Requisitos da tarefa: Indique se cada afirmação concorda com o texto sobre o cineasta Cristian Mungiu, respondendo sim ou não e citando literalmente as palavras do texto que decidem: (a) "4 Meses, 3 Semanas e 2 Dias" ganhou a Palma de Ouro em Cannes; (b) em "O Exame", Romeo quer que o filho vá estudar para França; (c) o realizador baseia as suas histórias na realidade e no dia-a-dia.

Bloco de texto:
|---|
O cineasta romeno Cristian Mungiu, um dos grandes realizadores europeus do século XXI, tem pelo menos duas obras-primas no currículo – o brutal “4 Meses, 3 Semanas e 2 Dias” (2007), vencedor da Palma de Ouro em Cannes, e o denso “Para Lá das Colinas” (2012), distinguido com o prémio do Júri no mesmo festival.

“O Exame”, igualmente estreado na Croisette este ano, é o seu trabalho mais acessível – mas não menos acutilante. Conta a história de um pai, Romeo (Adrien Titieni), que faz todos os esforços para que a filha saia da Roménia e vá concluir os seus estudos em Inglaterra. Faltando um dia para o exame final, no entanto, algo acontece e Romeo embarca num labirinto sem fim à vista para concretizar o seu objetivo.

Nesta conversa com o SAPO Mag, o realizador falou sobre a (possível) acessibilidade do cinema de arte, lamentou que haja um estrangulamento da diversidade pelo cinema comercial e abordou a questão dos laços sociais sobre o prisma da paternidade e da corrupção. Autor de filmes de precisão milimétrica, falou também do seu complicado método de filmagens e, no final, ainda sobrou tempo para uma anedótica história envolvendo o seu conterrâneo Marius Niculae, antigo jogador de futebol do Sporting…

As suas histórias têm uma característica muito particular – evoluem numa direção oposta à dos filmes de aventura. Ou seja, não surge nenhuma saída secreta nem aparece nenhum super-herói para resolver a situação mas, pelo contrário, a cada passo que um personagem dá, mais complicada fica a sua situação…

Isso vem de uma perspetiva muito diferente dos meus filmes em relação aos que cita. Não posso ter essa espécie de herói porque uso a realidade e o dia-a-dia como base para as minhas histórias. As simplicidades do cinema 'mainstream' têm como finalidade o entretenimento, mas o que tento fazer é captar a complexidade e ambiguidade da vida real. Isto porque, quando você toma uma decisão, nem sempre sabe com precisão porque é que a tomou e ela não é, necessariamente, a melhor. Ainda assim, em relação aos filmes que citou, posso fazer um paralelo com os 'thrillers' no sentido de criar um ambiente de tensão permanente.
|---|
Secção de dados:
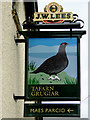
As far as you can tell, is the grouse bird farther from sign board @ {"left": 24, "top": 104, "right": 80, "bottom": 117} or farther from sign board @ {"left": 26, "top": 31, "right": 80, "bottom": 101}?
sign board @ {"left": 24, "top": 104, "right": 80, "bottom": 117}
|---|
Resposta completa:
(a) Sim: "vencedor da Palma de Ouro em Cannes".
(b) Não: "para que a filha saia da Roménia e vá concluir os seus estudos em Inglaterra".
(c) Sim: "uso a realidade e o dia-a-dia como base para as minhas histórias".